I want to train a Mandarin model:
my steps are as follows:
-
I download the data set from voice 6.1(chinese simple) ,decompressing this, make a soft link to data/Chinese
-
I run:
../bin/import_cv2.py ./Chinese/clips/
to create the csv file -
I run:
python -m deepspeech_training.util.check_characters -csv dev.csv,train-all.csv,train.csv,test.csv,validated.csv,other.csv -unicode -alpha > alphabet.txt
to crate a alphabet.txt -
I run:
python3 DeepSpeech.py --train_files ./data/Chinese/clips/train.csv --dev_files ./data/Chinese/clips/dev.csv --test_files ./data/Chinese/clips/test.csv -epochs 1 --use_allow_growth true --save_checkpoint_dir ./result --alphabet_config_path data/alphabet.txt
to train this model, I have replaced the data/alphabet.txt file.
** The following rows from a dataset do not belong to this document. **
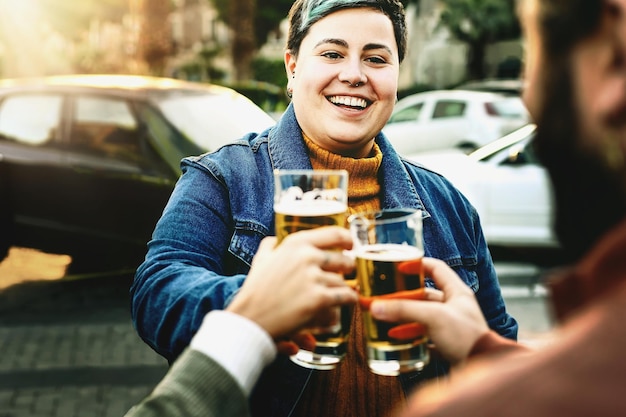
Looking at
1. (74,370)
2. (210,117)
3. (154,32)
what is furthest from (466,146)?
(74,370)

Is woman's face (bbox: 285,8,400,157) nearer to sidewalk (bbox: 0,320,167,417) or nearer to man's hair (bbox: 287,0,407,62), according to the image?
man's hair (bbox: 287,0,407,62)

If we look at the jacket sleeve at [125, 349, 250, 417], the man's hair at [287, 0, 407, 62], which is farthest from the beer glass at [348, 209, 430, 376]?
the man's hair at [287, 0, 407, 62]

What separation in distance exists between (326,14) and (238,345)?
4.14 feet

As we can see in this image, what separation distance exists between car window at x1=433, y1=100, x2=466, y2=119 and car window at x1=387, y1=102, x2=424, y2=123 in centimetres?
45

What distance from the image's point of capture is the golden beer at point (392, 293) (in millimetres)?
1473

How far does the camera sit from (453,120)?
13961 millimetres

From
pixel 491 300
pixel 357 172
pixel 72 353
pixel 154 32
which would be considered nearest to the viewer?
pixel 491 300

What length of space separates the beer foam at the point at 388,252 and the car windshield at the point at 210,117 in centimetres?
466

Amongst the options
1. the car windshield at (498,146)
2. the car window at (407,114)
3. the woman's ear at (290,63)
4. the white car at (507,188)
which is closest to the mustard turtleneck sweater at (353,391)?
the woman's ear at (290,63)

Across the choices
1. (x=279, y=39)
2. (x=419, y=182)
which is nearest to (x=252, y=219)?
(x=419, y=182)

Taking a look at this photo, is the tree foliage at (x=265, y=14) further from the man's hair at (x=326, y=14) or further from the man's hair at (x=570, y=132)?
the man's hair at (x=570, y=132)

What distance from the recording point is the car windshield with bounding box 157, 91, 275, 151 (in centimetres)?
621

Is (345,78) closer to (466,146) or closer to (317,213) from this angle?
(317,213)

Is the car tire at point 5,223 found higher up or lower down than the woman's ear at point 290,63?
lower down
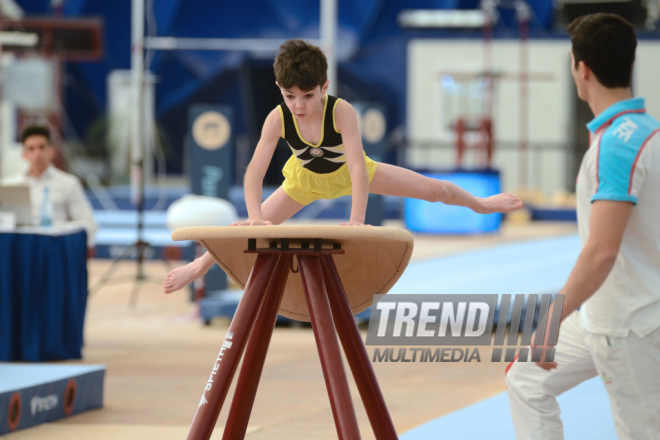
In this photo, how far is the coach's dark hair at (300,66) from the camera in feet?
7.25

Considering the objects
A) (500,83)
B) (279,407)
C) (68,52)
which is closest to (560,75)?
(500,83)

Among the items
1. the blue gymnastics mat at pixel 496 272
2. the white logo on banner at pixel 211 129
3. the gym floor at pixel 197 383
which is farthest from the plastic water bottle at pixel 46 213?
the blue gymnastics mat at pixel 496 272

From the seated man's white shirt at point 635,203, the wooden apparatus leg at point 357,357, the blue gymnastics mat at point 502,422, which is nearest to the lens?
the seated man's white shirt at point 635,203

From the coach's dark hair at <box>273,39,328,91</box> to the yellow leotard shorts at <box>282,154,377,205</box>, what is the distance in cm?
29

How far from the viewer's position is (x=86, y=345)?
5.68m

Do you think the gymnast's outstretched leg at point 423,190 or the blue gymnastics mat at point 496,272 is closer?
the gymnast's outstretched leg at point 423,190

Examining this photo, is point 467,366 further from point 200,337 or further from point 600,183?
point 600,183

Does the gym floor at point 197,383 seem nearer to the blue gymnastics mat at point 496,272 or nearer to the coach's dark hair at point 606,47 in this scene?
the blue gymnastics mat at point 496,272

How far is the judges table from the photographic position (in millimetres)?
4873

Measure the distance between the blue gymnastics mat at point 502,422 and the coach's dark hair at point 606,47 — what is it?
1621 millimetres

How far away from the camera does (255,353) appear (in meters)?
2.29

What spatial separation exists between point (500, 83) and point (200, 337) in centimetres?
1193

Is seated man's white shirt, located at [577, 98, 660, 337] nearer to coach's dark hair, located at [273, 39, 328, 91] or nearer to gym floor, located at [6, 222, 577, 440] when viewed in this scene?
coach's dark hair, located at [273, 39, 328, 91]

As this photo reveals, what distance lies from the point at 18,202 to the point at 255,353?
3258 millimetres
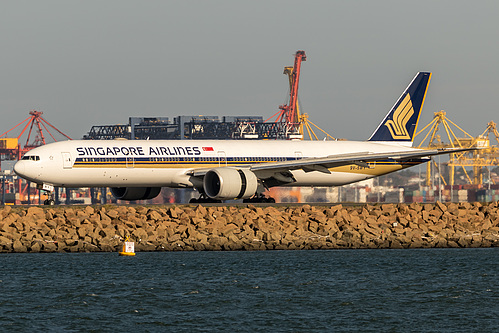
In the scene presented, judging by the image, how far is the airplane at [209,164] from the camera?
50.2 meters

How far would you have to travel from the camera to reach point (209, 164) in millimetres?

but I get a problem like this:
ValueError: Cannot feed value of shape (29,) for Tensor ‘layer_6/bias/Initializer/zeros:0’, which has shape '(4884,)'
I read this tutorial-how-i-trained-a-specific-french-model-to-control-my-robot and find maybe the parameter of --lm_binary_path I have not set, but I can’t find this parameter after I run: ./DeepSpeech.py --helpfull
.
I know this is alphabte.txt’s error, but my alphabte.txt is like this:
…
丞
纱
去
热
屈
迄
挠
闵
菠
锹
眼
晨
肤
樽
杂
牟
消
…
Stored in UTF-8 encoding. Is this alphabet.txt wrong?
I don’t know how to solve this problem.
my deepspeech version is v0.9.3
could some one can help me solve this problem?